──────── 項目一覧
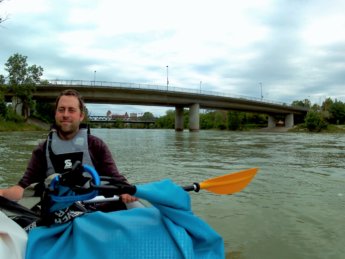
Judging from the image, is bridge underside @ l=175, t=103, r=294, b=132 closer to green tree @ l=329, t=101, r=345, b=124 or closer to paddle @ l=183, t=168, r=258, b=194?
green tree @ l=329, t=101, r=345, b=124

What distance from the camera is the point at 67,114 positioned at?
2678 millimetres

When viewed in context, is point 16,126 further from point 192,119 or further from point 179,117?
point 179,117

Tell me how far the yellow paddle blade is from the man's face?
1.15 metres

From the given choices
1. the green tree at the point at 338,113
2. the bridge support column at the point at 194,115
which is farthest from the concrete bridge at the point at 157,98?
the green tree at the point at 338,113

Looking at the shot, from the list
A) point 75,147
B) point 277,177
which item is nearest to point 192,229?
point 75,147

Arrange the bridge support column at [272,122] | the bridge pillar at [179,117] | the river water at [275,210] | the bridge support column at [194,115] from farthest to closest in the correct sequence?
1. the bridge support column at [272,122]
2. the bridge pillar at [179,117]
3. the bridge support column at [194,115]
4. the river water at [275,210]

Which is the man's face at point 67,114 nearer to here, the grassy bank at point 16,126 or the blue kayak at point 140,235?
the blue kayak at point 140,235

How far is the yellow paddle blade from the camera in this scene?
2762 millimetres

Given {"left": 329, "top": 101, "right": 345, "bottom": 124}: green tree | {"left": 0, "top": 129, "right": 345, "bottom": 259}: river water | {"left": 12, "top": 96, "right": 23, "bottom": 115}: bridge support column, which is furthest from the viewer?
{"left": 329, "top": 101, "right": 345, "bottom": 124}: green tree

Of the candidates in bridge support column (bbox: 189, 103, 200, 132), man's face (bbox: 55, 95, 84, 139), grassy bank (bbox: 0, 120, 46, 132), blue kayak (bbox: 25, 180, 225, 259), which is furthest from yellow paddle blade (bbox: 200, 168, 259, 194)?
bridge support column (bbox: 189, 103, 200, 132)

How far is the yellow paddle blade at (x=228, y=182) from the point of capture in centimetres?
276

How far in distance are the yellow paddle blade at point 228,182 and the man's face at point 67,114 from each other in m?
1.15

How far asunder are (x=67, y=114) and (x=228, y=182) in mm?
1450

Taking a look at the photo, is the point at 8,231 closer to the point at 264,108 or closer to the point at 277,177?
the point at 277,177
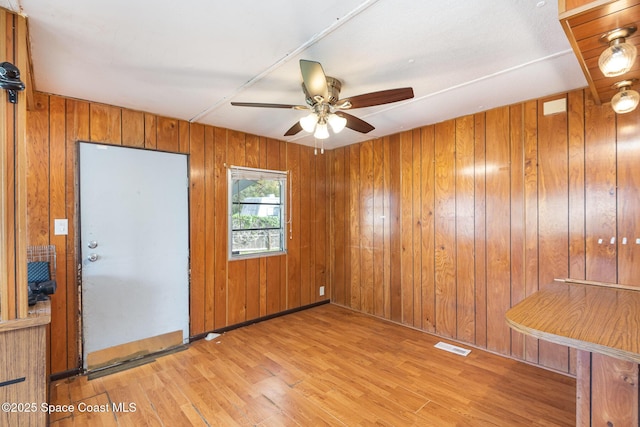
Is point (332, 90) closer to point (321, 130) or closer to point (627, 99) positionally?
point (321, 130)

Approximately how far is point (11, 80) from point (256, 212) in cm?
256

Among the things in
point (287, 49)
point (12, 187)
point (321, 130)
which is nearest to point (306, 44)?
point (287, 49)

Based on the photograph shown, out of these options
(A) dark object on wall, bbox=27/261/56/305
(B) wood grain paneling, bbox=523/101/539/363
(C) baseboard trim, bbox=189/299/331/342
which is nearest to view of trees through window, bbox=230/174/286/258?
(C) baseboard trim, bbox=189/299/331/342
────────────────
──────── 項目一覧
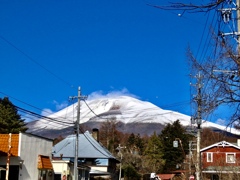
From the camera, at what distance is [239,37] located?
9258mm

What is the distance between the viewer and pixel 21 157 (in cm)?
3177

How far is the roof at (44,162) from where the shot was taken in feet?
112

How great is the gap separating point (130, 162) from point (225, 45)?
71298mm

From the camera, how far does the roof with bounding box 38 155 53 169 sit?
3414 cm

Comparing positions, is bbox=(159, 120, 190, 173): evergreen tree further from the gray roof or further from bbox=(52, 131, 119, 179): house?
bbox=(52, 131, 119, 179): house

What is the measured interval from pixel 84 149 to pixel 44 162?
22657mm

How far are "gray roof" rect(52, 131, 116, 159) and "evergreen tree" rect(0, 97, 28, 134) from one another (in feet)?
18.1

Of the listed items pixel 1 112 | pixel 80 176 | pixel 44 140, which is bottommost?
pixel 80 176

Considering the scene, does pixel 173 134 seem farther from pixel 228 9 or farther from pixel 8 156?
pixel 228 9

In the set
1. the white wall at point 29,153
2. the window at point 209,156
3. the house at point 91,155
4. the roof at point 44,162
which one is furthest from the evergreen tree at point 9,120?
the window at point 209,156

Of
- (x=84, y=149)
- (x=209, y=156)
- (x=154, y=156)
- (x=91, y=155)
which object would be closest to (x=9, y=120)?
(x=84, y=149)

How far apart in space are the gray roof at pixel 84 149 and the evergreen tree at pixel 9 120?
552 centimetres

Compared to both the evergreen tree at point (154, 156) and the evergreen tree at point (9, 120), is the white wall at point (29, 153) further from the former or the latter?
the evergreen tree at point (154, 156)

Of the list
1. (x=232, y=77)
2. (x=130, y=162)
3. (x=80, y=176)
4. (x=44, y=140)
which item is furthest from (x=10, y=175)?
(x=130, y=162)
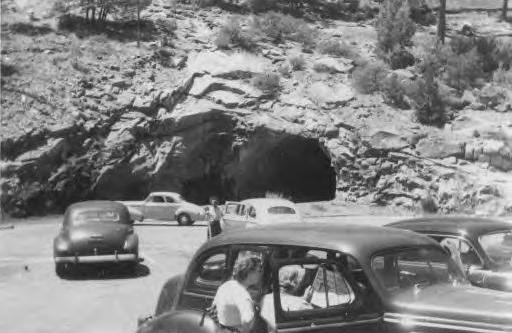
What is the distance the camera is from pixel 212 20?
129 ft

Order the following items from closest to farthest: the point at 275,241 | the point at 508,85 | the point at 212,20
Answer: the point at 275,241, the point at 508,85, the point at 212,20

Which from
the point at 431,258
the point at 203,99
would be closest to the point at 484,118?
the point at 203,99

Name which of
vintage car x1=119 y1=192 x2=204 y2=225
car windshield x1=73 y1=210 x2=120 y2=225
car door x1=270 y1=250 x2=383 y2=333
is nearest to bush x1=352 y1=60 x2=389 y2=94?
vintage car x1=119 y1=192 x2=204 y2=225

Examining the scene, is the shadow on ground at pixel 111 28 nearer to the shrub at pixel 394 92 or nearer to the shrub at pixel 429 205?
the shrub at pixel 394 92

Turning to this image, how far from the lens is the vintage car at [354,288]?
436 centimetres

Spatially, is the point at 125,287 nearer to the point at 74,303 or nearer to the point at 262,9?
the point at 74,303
────────────────
● **課題の詳細**
「Looking at the shot, from the list」を含む行から始めて「2762 millimetres」を含む行までを、「camera」を「lens」に置き換えたうえで書き直してください。それ以外の部分は変えずに、これらの行だけを示してください。

● **解答例**
Looking at the shot, from the list
A) point 75,147
B) point 277,177
which item is nearest to point 192,229?
point 75,147

Arrange the bridge support column at [272,122] | the bridge pillar at [179,117] | the river water at [275,210] | the bridge support column at [194,115] from farthest to closest in the correct sequence?
1. the bridge support column at [272,122]
2. the bridge pillar at [179,117]
3. the bridge support column at [194,115]
4. the river water at [275,210]

Which is the man's face at point 67,114 nearer to here, the grassy bank at point 16,126 or the blue kayak at point 140,235?
the blue kayak at point 140,235

How far is the yellow paddle blade from the lens in this scene?
2762 millimetres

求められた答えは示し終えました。